Supplied passage:
━━━━━━━━
Addressing the issue of stream data processing in conventional systems
Amid the rapid progress of IoT technologies, a lot of companies in various industries have been showing increasing demand for analyzing and processing a large amount of data sent from each sensor device in real time to utilize it quickly for various services. Especially in automobile industry, there has been an accelerated shift towards the development of connected cars that enable real-time utilization of a huge amount of data sent from vehicles, while the wave of “CASE (Connected, Autonomous, Shared&Service, Electric) is surging in the industry. For example, automobile makers are trying to design and develop platforms for analyzing the data of vehicle speeds and locations in real time to visualize the status of roads. In case roads are congested, or an accident happens, drivers moving toward the roads in question will receive a warning message to change their routes. In this way, a lot of efforts have been made for designing and developing the systems to assist and enhance safe driving.
However, there is a problem with conventional data processing methods. Senior Manager Miwa Ueki, who is leading the R&D of cyber-physical systems (CPS) including IoT systems in the Cyber Physical System Project of Super Middleware Unit at Fujitsu Laboratories, says:
“In the case of connected cars, in order to detect the status of each vehicle and road at high speed based on a large amount of data sent from moving vehicles on a second-by-second basis, we need a parallel distributed system for stream data processing. However, when we use the conventional system, we have to stop the process of a target service every time we add or change only the small part of it. Therefore, in order to provide the information to self-driving cars, in which operation cannot be suspended for even a moment, we needed a novel technological innovation for realizing nonstop operation.”
Implementing a highly flexible data processing platform by combining various insights
In order to solve this issue, members of the Cyber Physical System Project started the development of a stream data processing architecture that enables service content to be added or changed without stopping the ongoing data processing. Ms. Ueki adds that, at the beginning, this theme was originally approached by a group engaged in IoT system development at Fujitsu Laboratories. However, they encountered difficulties in finding the optimal solution and could not go on as they intended.
At that time, we were introducing a technology that would eventually help us to make a breakthrough this problem, involving a group working on software development also at Fujitsu Laboratories. Mr. Kota Itakura of the Cyber Physical System Project explains:
“We were told about the ‘Apache Flink,’ which is an open source distributed stream data processing engine. We set up a cross-sectoral team of researchers with different specialties and started development of this unique technology using this engine. Bringing together the in-house diverse insights, we developed ‘Dracena (Dynamically-Reconfigurable Asynchronous Consistent EveNt-processing Architecture)’.”
Dracena is a data processing platform that enables data processing programs to be added or changed dynamically as a plug-in while continuing a large amount of real-time data processing and the target service. We do not have to stop the target system to add a new function, or perform batch processing for data analysis, as before. It becomes possible to perform stream data processing with high extensibility and flexibility in development such as for adding new services. Ms. Ueki adds, “In particular, when we try to realize a service using sensor data, we have to take an agile development method to repeat by trial and error the changing of processes or parameters and confirming the results. Dracena is a very effective platform for utilizing real-time data as it can support both agile development and nonstop operation.”
━━━━━━━━
Entries provided:
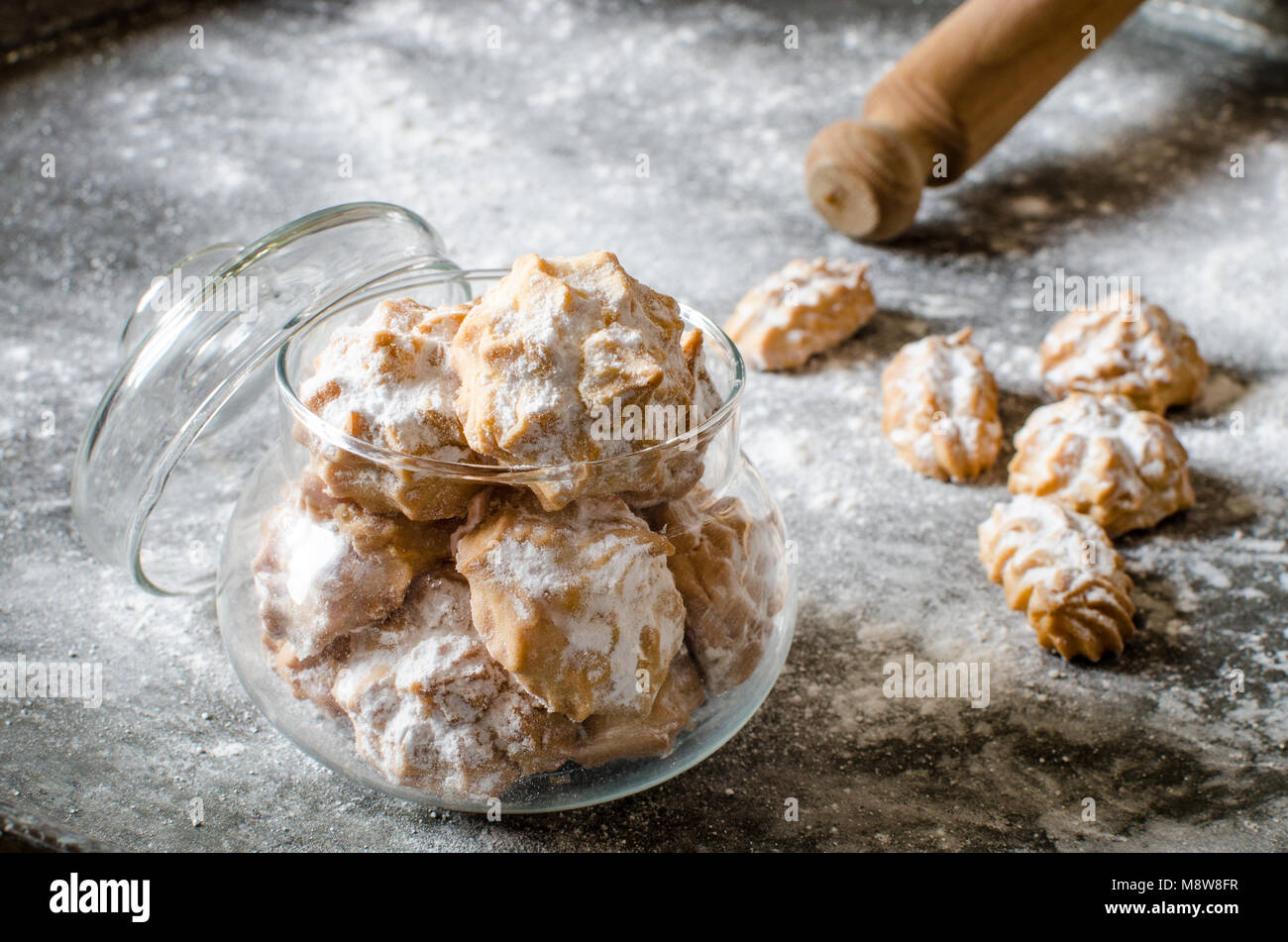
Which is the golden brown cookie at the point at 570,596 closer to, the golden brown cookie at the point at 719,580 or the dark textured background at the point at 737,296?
the golden brown cookie at the point at 719,580

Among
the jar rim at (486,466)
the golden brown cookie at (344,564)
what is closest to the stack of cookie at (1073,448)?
the jar rim at (486,466)

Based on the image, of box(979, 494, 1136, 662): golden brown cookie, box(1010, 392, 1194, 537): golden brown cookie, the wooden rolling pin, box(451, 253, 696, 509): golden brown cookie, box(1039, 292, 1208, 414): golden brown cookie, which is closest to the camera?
box(451, 253, 696, 509): golden brown cookie

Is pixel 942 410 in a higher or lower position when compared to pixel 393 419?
lower

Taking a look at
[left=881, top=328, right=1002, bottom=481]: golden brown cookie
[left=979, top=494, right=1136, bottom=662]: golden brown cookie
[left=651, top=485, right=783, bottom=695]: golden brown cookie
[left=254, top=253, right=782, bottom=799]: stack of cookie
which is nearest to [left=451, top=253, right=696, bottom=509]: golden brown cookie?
[left=254, top=253, right=782, bottom=799]: stack of cookie

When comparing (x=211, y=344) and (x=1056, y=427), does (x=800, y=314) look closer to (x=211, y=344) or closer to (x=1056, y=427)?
(x=1056, y=427)

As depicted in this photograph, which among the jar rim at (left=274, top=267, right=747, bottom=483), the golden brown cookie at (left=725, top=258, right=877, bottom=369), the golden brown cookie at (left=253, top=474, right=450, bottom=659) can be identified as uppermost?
the jar rim at (left=274, top=267, right=747, bottom=483)

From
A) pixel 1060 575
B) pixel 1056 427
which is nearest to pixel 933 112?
pixel 1056 427

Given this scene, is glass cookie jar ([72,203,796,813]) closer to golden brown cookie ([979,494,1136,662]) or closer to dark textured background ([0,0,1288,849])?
dark textured background ([0,0,1288,849])
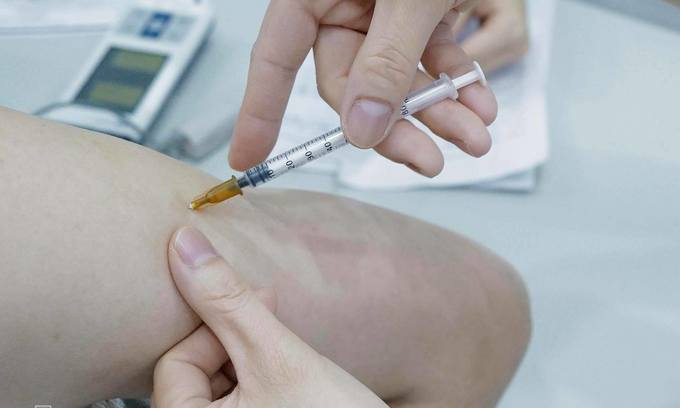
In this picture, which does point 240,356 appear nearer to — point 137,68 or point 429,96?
point 429,96

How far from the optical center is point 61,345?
0.57 metres

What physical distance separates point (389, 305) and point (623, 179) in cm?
60

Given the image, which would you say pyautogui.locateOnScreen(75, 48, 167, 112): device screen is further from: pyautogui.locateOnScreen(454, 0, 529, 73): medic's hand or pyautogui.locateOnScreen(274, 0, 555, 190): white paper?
pyautogui.locateOnScreen(454, 0, 529, 73): medic's hand

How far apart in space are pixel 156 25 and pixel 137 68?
117 mm

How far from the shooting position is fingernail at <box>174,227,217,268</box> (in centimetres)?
60

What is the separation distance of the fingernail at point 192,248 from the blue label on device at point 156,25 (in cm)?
88

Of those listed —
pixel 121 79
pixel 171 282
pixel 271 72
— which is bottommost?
pixel 121 79

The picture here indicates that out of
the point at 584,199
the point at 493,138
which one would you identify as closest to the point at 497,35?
the point at 493,138

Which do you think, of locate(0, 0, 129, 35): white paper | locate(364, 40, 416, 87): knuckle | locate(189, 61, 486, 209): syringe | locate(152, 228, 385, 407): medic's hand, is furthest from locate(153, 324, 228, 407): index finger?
locate(0, 0, 129, 35): white paper

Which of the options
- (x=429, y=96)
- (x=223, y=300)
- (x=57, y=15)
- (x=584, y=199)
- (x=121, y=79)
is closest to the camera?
(x=223, y=300)

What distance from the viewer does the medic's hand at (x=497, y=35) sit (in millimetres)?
1247

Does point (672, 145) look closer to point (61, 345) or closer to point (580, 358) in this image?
point (580, 358)

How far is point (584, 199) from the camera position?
3.81ft

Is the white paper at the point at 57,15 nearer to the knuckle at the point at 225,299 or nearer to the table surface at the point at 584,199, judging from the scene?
the table surface at the point at 584,199
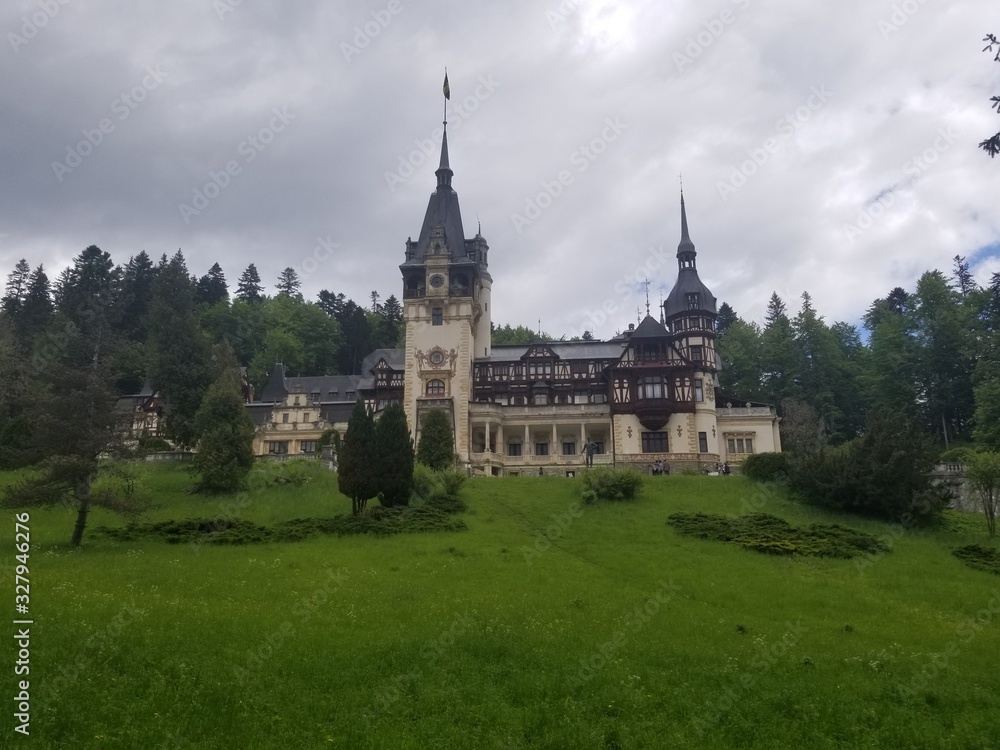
━━━━━━━━
Work to do:
1. In the Dracena passage, set down word for word the portion starting at "Implementing a highly" and ending at "as they intended.".
2. Decide whether each statement agrees with the Dracena passage. Answer yes or no, and quote the words that settle it.
(a) Apache Flink is a closed-source engine.
(b) With the conventional system, the target service has to be stopped whenever even a small part of it is added or changed.
(c) A group engaged in IoT system development at Fujitsu Laboratories first took up the theme.
3. Using the Dracena passage, answer these:
(a) What is Miwa Ueki's title?
(b) Which project is Kota Itakura part of?
(c) In the road example, what do drivers moving toward congested roads receive?
The entries play no part in this work.

Worked answers:
1.
Implementing a highly flexible data processing platform by combining various insights
In order to solve this issue, members of the Cyber Physical System Project started the development of a stream data processing architecture that enables service content to be added or changed without stopping the ongoing data processing. Ms. Ueki adds that, at the beginning, this theme was originally approached by a group engaged in IoT system development at Fujitsu Laboratories. However, they encountered difficulties in finding the optimal solution and could not go on as they intended.

2.
(a) No: "which is an open source distributed stream data processing engine"
(b) Yes: "we have to stop the process of a target service every time we add or change only the small part of it"
(c) Yes: "this theme was originally approached by a group engaged in IoT system development at Fujitsu Laboratories"

3.
(a) Senior Manager
(b) The Cyber Physical System Project
(c) A warning message to change their routes